> REQUIRED ACTIONS:
- A) Answer these about the forum post on the openLDAP abandon crash, one answer per line, marked the same way:
(i) Which version of the openLDAP C API does the project use?
(ii) At what line of abandon.c does the do_abandon frame in the stack trace sit?
(iii) What state did the sasl bind call return before the timeout was reached?
- B) From the forum post on the openLDAP abandon crash, return word for word the part that opens with the words containing "#6 0x00007f68887d3068 in" and closes with "of an LDAP_SUCCESS.".

> TEXT EXCERPT:
Hi everyone!
I'm working on a project using openLDAP C API (version 2.4.36) in a asynchronous way. Everything works quite well after two years of development cycles and product evolution. Since a year ago we have a few clients successfully running our LDAP module on their servers.
Recently I've received a core dump file from one of our clients, with this stack frames:
... libc frames ...
#6 0x00007f68887d3068 in ldap_int_bisect_find (v=<value optimized out>, n=<value optimized out>, id=<value optimized out>, idxp=<value optimized out>) at abandon.c:334
#7 0x00007f68887d32d2 in do_abandon (ld=0x7f67dcb0bbe0, origid=-1, msgid=-1, sctrls=<value optimized out>, sendabandon=1) at abandon.c:300
... my application frames ...
From my code, I'm calling openldap_ldap_abandon_ext(ld, msgid, NULL, NULL)
because a timeout has been reached after doing a openldap_ldap_sasl_bind(...) and getting LDAP_X_CONNECTING state, while waiting for the result of an LDAP_SUCCESS.
As I've read on *abandon.c*, the assert( id >= 0 ) is executed only on certain flows, I guess... those which are involved in communication handshake with the server in advanced stages. So I think, I'm calling openldap_ldap_abandon_ext(...) at the wrong time.
My question is: can I use something from the API (ldap.h) to prevent calling openldap_ldap_abandon_ext on this specific situation? I think I may add code in my application to prevent crashing, but also ensure aborting the connection correctly, as I have to respect my timeout policy.
BTW, the calls to the openLDAP API in my code are all protected with the same boost::unique_lockboost::mutex to ensure thread safety. Logs shows that my module was under heavy load when the application crashed. I've only this core information, and I haven't been able to reproduce this situation on my integration tests, even doing a simulation of a slowdown in networking communications and shrinking timeouts.
Thanks in advance for your help!

> THE DATA:
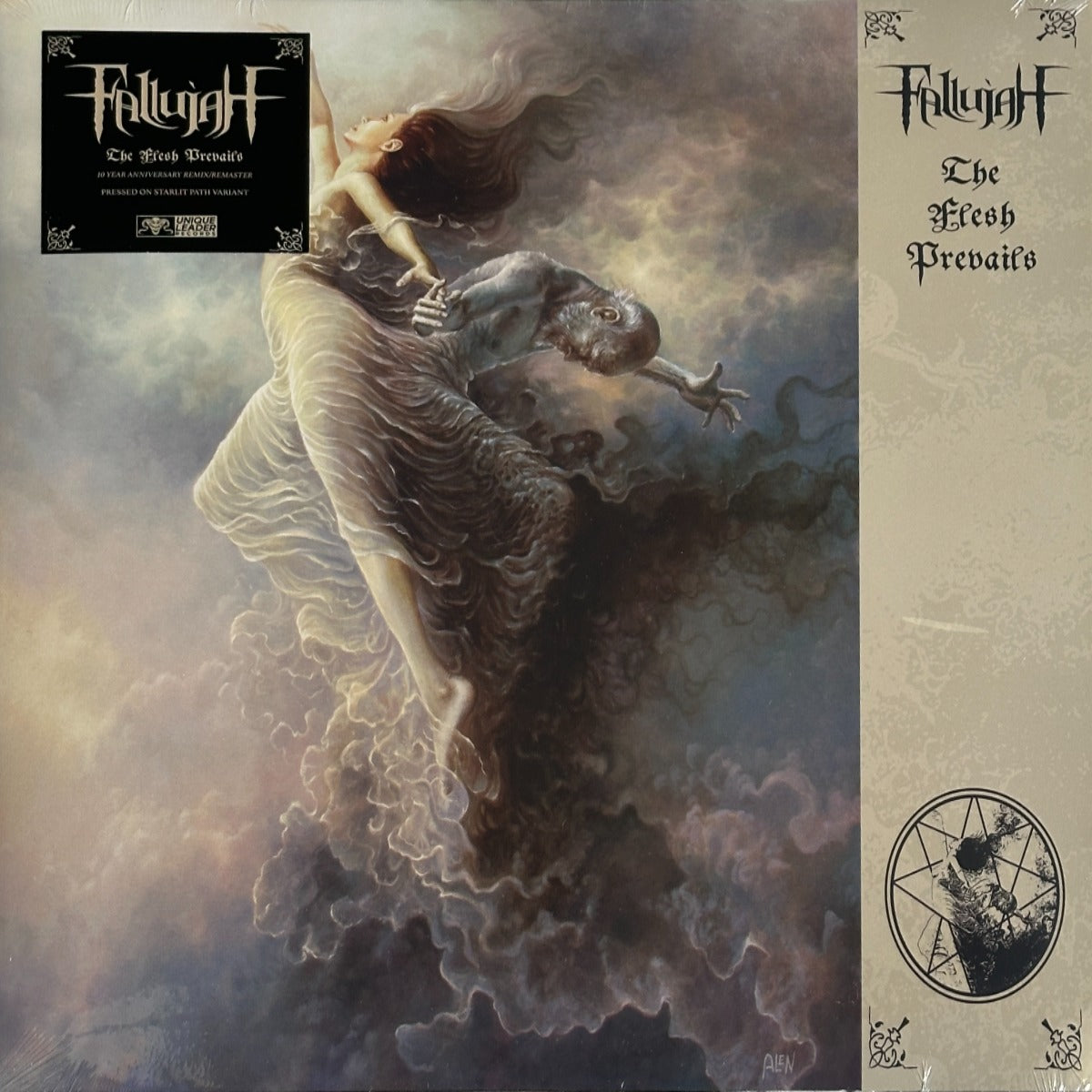 The Flesh Prevails - Image 1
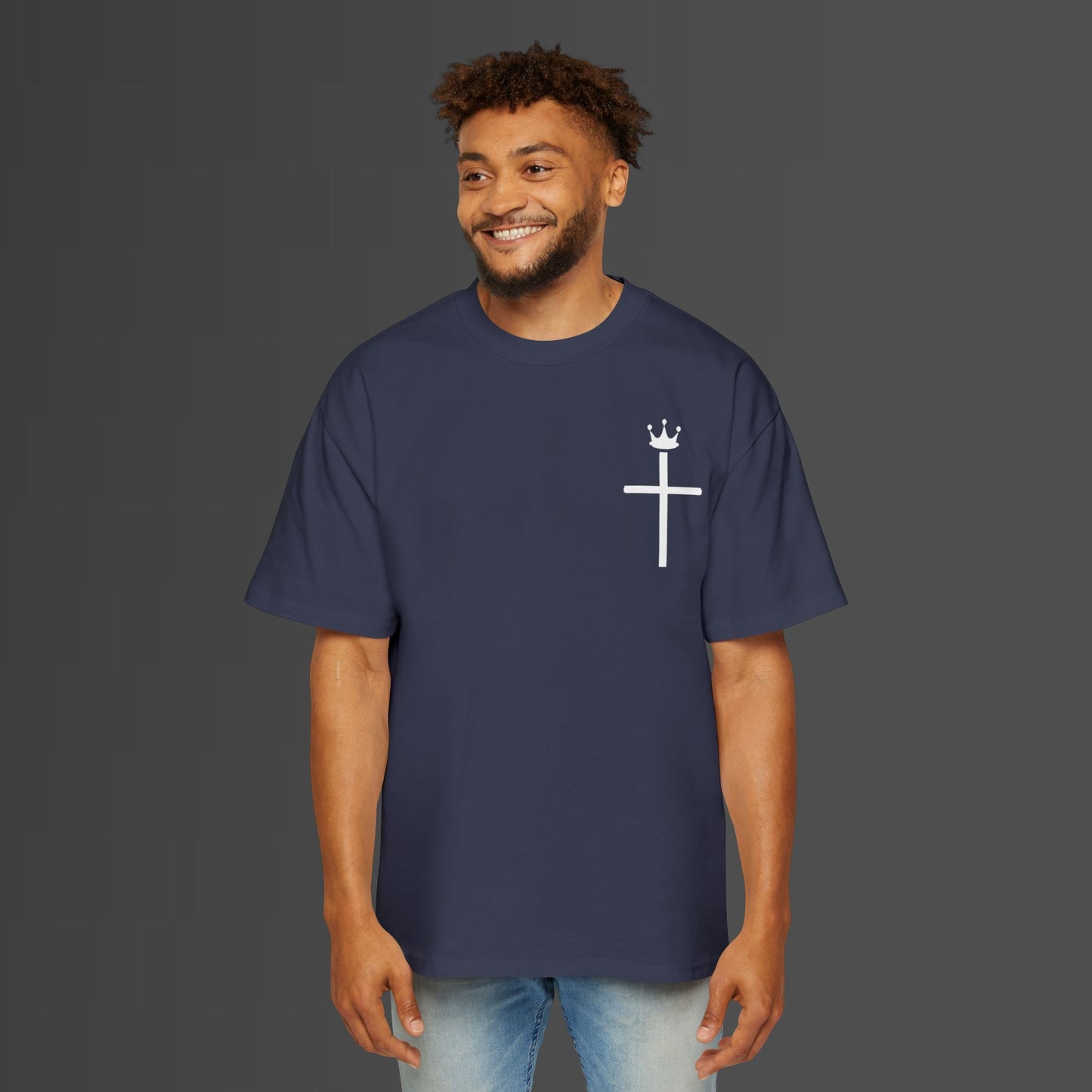 Men's Heavy Angel Tee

> SOLUTIONS BY TASK:
- A)
(i) Version 2.4.36
(ii) Line 300
(iii) LDAP_X_CONNECTING

- B)
#6 0x00007f68887d3068 in ldap_int_bisect_find (v=<value optimized out>, n=<value optimized out>, id=<value optimized out>, idxp=<value optimized out>) at abandon.c:334
#7 0x00007f68887d32d2 in do_abandon (ld=0x7f67dcb0bbe0, origid=-1, msgid=-1, sctrls=<value optimized out>, sendabandon=1) at abandon.c:300
... my application frames ...
From my code, I'm calling openldap_ldap_abandon_ext(ld, msgid, NULL, NULL)
because a timeout has been reached after doing a openldap_ldap_sasl_bind(...) and getting LDAP_X_CONNECTING state, while waiting for the result of an LDAP_SUCCESS.